Despite well-meaning attempts by many of my friends to live more sustainably, I am convinced the only equitable, humane, and effective way to pull our fat out of the fire at this late date, if it could be done at all, would be to immediately and dramatically reduce human fertility worldwide to half of replacement for the next three to four generations, somewhere between “one or none” and “one will do, stop at two.”   All other attempts to live more sustainably would be – in fact are being – entirely undone by our huge and growing numbers.  Such restraint would have to continue until we got our numbers WAY down, certainly below a billion, and possibly below half a billion depending on how long it took.  That level of voluntary reproductive restraint, I don’t need to tell you, would be unprecedented in human history.  Economic collapse is a far more probable resolution to our overshoot problem.

Realistically, most of us won’t survive global economic collapse.  The vast majority of us have neither the skills nor the resources to survive in a purely local economy.  Despite the earnest efforts of groups like Sierra Club and the Transitions network, it is unlikely that anything can now stop the global economy – and human civilization with it – from collapsing around our heads sometime in the next two to four decades.  Most will apparently blithely continue to enjoy our final faux prosperity while it lasts.  By the time the meltdown gets their full and undivided attention, it will be too late.  The only question then will be how many, if any, will survive to start the insanity all over again?  God forbid.

I take little comfort in being old enough to be cashing in my chips before the most serious stages of civilization’s decline and collapse.  That doesn’t make it any better for my kids and grandkids.  I feel we owe them a realistic assessment of the predicament we have left them.  My heartfelt warning to them is that children born today are probably being sentenced, should they survive to adulthood, to living through the darkest period of human history.  The decision to bring a child into the world today is – or should be – an excruciating one, a choice between small hope for a survivable future with starkly limited opportunities versus a far higher probability of a much more debased, dispiriting one.

I personally would choose not to reproduce now even if I could (my vasectomy has sealed that path.)  If this past century represents the pinnacle of human ability to sustainably manage and equitably share our global commons, and if, despite our (apparently benumbed) big brains and digital libraries overflowing with the accumulated wisdom of all human history, we can aspire to no higher economic goals than ever-greater material consumption, constant growth, and perpetual crowding at the expense of all other species on this planet, including other humans, it might be better if human reproduction were put on the evolutionary back burner for a very long while.  Only a radical pruning provides any hope for a post-human “founder” population sometime in the future with substantially more reverent attitudes toward Earth and more caring and social responsibility toward one another.

GIVEN DATA:
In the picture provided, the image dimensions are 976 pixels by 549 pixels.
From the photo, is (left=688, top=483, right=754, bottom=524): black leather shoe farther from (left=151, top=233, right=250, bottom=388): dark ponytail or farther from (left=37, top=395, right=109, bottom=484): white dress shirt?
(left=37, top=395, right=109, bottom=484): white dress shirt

TASK LIST:
**a.** Say whether each statement agrees with the essay on overpopulation, answering yes or no and quoting the deciding words: (i) The global economy is expected to collapse sometime in the next two to four decades. (ii) The writer has had a vasectomy. (iii) Voluntary reproductive restraint on the scale proposed has happened before in human history.
**b.** From the essay on overpopulation, copy the passage starting at "Realistically, most of" and ending at "again?  God forbid.", renaming "global economy" as "world economy".
**c.** Carry on the essay on overpopulation from the point where it stops.

ANSWERS PROVIDED:
**a.**
(i) Yes: "collapsing around our heads sometime in the next two to four decades"
(ii) Yes: "my vasectomy has sealed that path."
(iii) No: "would be unprecedented in human history"

**b.**
Realistically, most of us won’t survive global economic collapse.  The vast majority of us have neither the skills nor the resources to survive in a purely local economy.  Despite the earnest efforts of groups like Sierra Club and the Transitions network, it is unlikely that anything can now stop the world economy – and human civilization with it – from collapsing around our heads sometime in the next two to four decades.  Most will apparently blithely continue to enjoy our final faux prosperity while it lasts.  By the time the meltdown gets their full and undivided attention, it will be too late.  The only question then will be how many, if any, will survive to start the insanity all over again?  God forbid.

**c.**
A final point – one can guarantee an argument merely by suggesting the need to stabilize, let alone reduce, human numbers.  After worshiping at the altar of perpetual growth for 200 years, that’s pure sacrilege.  One can elicit even greater anger by pointing out that what evolutionary success we have had to this point has been a result of inborn proto-socialist tendencies in all human beings.  We are a modestly evolved social mammal, and socialist (small “s”) – or mutualistic – or cooperative – communities have been central to whatever evolutionary success we have enjoyed as a species.  This fact suggests the best and possibly only way forward from here, at least for an insightful few.  To wit:

If we do manage to pull back from the abyss, or if enough of us survive the plunge, it will surely be because small groups of us have formed mutualistic communities for the express purpose of helping one another eke out a largely local living from a depleted planet Earth. We will be painfully aware, by then, that a sustainable lifestyle must involve subordinating our reproductive inclinations to the long-term well-being, not just of our own community, but of the larger ecological community on which our well-being depends.  We will certainly understand that a global ecosystem is a sacred trust that demands our respect and, yes, our reverence.  Finally, we will need the humility to understand that we need a healthy global ecosystem far more than it needs us, and that we need to invest at least as much of our treasure in husbanding that priceless natural legacy as in pursuing our own material well-being.